— start Supplied text —
The Fed could set the interest rates on the household accounts as its main policy tool. ibid [bold added]
But then a fumble economically, politically and ethically. Economically because SOME savings are legitimate for liquidity and contingency needs. Politically because forcing individuals, especially poor ones, to consume or invest (especially with the hated banks) shall be perceived as very unfair. Ethically because accounts at the cb, being inherently risk-free, should return AT MOST 0% to avoid welfare proportional to welfare balance. Plus, given that SOME savings are legitimate for liquidity and contingency needs, as mentioned above, neither should negative rates be imposed on individual accounts. That leaves just one ethical option for individual accounts: 0% up to a maximum balance of, say, $250,000, the current insured deposit limit.
One potential downside is there might be a bank panic if customers quickly shift funds to central-bank accounts, in which case the Fed could have to step in. ibid
Which is why privileges for the banks should be PROGRESSIVELY eliminated so that when ALL privileges for the banks, credit unions, etc. have been eliminated the only individual citizen depositors remaining in the banks, credit unions, etc. shall be, like gamblers at Las Vegas, 100% voluntary.
— end Supplied text —
» **Challenges**
1. In the passage on household central-bank accounts, what interest rate and maximum balance are proposed as the one ethical option for individual accounts?
2. Resume the passage on household central-bank accounts after its last sentence, carrying its argument forward.
— start Given data —
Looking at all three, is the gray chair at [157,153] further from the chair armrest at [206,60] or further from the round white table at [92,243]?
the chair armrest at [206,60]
— end Given data —
» **Final answers**
1. 0% up to a maximum balance of, say, $250,000, the current insured deposit limit.

2.
But allowing individual citizen accounts at the central bank is inadequate if we desire, as we should, an additional risk-free, always liquid payment system consisting of individual citizen AND business, State and local government, etc. accounts at the central bank.
to avoid welfare proportional to welfare balance. should instead be to avoid welfare proportional to account balance. [bold added]
The article on Fed checking accounts says “The Fed could set the interest rates on the household accounts as its main policy tool.” There’s a slight problem there: that idea clashes with the permanent zero interest rate idea favored by some MMTers (me included).
I.e. if the rate of interest on those checking accounts was zero, or even on the low side, people would empty their Fed accounts and put the money into commercial bank checking accounts (where, after all, the taxpayer guarantees total safety).
But that would raise an awkward question, namely: why should the taxpayer have to stand behind a purely COMMERCIAL arrangement – i.e. “I can have a bank lend out my money with the taxpayer carrying the risk”, when there’s a totally safe alternative at the central bank?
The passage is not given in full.